Немного позже позвонили, и И. открыла двери. В квартиру ворвалось трое деникинцев — офицер и рядовые. Они потребовали папу. Если бы он был, то кончилось бы убийством, как с Либерманом. На шум их голосов, я выбежала в переднюю и услышала: «Где твой муж? Я должен убить его. Жиды зарезали мою мать, и я должен за это убить твоего мужа. Давай его!» Они не поверили нашим уверениям, что отца нет, и проникли в остальные комнаты, все время угрожая револьверами. Я побежала к соседям за помощью; по дороге я встретила горничную, которая сказала мне, что уже просила о помощи. Но никто не пришел: евреи боялись и попрятались, христиан я не хотела просить. Тем временем у нас к деникинцам присоединились обе прислуги. Они кричали: «Убейте их, они прятали коммунистов, лили серную кислоту на деникинцев!» Кухарка ударила И. Один из деникинцев замахнулся бутылкой на мою мать. Все время в квартире хозяйничало двое, а третий сторожил парадную дверь, чтобы никто не пришел на помощь. Когда постучала соседка — христианка, он через щель сказал ей: «Чего лезете? здесь с жидами расправляются». Наконец, они удовлетворились 2-мя тысячами рублей, золотыми часами и еще несколькими безделушками, но, уходя, обещали явиться на следующий день и приказали приготовить для них кольцо с «большим» бриллиантом.
###
## Задание A:
Перечислите всё, чем деникинцы удовлетворились в рассказе о налёте деникинцев на квартиру.
## Задание B:
Пожалуйста, продолжите рассказ о налёте деникинцев на квартиру, начиная сразу после его последнего предложения.
Данные никак не связаны с рассказом о налёте деникинцев на квартиру.
###
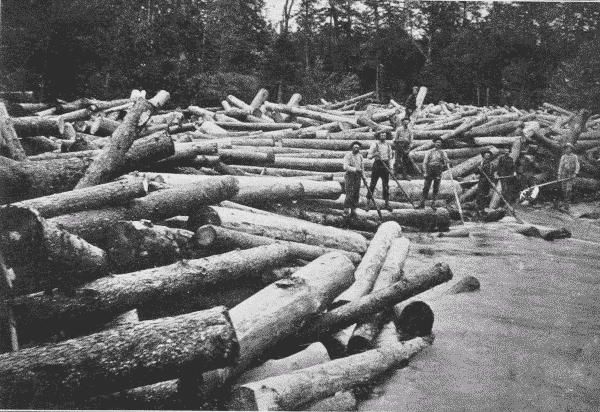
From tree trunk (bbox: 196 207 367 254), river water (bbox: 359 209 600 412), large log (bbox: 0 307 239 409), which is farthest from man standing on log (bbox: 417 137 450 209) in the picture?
large log (bbox: 0 307 239 409)

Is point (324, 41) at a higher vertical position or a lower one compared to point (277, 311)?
higher

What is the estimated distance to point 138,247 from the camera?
3318 mm

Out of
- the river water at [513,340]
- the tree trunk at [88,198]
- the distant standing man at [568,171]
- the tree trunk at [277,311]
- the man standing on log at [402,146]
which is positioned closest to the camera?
the tree trunk at [277,311]

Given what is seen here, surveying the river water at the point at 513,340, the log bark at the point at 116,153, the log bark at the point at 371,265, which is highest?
the log bark at the point at 116,153

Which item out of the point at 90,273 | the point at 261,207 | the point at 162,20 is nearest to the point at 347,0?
the point at 162,20

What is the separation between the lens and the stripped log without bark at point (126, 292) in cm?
261

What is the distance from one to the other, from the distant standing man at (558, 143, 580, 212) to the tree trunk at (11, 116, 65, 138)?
698 centimetres

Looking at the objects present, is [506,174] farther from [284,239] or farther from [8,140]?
[8,140]

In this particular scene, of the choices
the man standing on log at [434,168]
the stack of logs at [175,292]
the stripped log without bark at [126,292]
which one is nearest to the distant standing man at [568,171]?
the stack of logs at [175,292]

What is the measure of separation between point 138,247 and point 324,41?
5.61 m

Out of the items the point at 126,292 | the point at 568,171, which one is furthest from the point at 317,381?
the point at 568,171

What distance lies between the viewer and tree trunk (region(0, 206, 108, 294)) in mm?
2635

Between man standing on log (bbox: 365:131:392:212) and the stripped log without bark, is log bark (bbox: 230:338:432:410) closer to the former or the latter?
the stripped log without bark

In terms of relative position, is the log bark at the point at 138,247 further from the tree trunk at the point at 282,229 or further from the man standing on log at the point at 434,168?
the man standing on log at the point at 434,168
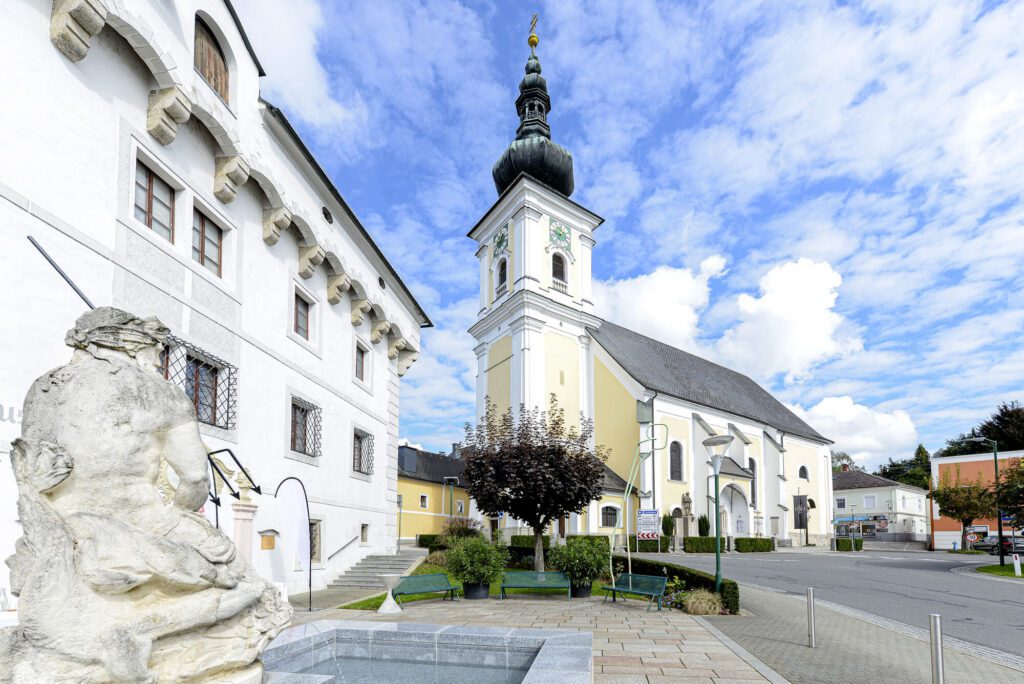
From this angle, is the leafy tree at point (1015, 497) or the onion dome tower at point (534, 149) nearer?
the leafy tree at point (1015, 497)

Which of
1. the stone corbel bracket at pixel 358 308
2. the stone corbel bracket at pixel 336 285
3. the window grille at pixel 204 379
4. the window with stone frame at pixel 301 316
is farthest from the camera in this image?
the stone corbel bracket at pixel 358 308

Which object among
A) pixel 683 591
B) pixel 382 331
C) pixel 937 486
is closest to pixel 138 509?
pixel 683 591

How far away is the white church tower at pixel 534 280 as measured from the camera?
39.3m

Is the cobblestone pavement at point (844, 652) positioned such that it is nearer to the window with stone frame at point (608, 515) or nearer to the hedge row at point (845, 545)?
the window with stone frame at point (608, 515)

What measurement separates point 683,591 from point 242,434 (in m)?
9.45

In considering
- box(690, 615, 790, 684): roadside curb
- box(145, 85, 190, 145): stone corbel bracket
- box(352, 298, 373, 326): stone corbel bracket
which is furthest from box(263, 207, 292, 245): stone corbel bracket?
box(690, 615, 790, 684): roadside curb

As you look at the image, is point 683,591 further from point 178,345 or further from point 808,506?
point 808,506

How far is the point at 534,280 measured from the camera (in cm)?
3959

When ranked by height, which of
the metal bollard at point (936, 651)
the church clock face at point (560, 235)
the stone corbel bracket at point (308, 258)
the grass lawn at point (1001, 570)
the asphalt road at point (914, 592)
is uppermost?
the church clock face at point (560, 235)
###
## Ответ на задание A:
- 2 тысячи рублей
- золотые часы
- ещё несколько безделушек

## Ответ на задание B:
Мы боялись, что они сдержат слово и повторят посещение, поэтому Н. стала на углу, в ожидании отца, чтобы предупредить его и направить к знакомым. Действительно, этим не кончилось.
Мы решили во что бы то ни стало избавиться от нашей прислуги, но они не хотели уйти, продолжали кричать и грубить. Все-таки мы их выдворили из кухни и варили сами. Бог знает, что мы ели. Мама говорит, что по количеству съеденного эта неделя может конкурировать только с той, когда отец сидел в чека.
Ночевать я пошла к Б. У них немного успокоилась и рано утром в воскресение пошла домой. Весь вечер мы у Б. читали Гете, и я как-то, на время, забыла о том, что творится кругом.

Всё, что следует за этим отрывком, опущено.